## THE RECORDS:
********************

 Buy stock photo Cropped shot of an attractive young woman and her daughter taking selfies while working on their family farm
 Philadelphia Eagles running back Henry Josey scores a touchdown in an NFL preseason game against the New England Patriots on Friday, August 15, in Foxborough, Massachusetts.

********************

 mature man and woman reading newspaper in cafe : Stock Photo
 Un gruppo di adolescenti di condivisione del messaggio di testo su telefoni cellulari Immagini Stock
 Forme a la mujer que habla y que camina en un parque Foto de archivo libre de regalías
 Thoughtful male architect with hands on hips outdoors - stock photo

********************

## WHAT IS NEEDED:
Copy down every line of the entries containing the word "woman".

## SOLUTION:
 Buy stock photo Cropped shot of an attractive young woman and her daughter taking selfies while working on their family farm
 mature man and woman reading newspaper in cafe : Stock Photo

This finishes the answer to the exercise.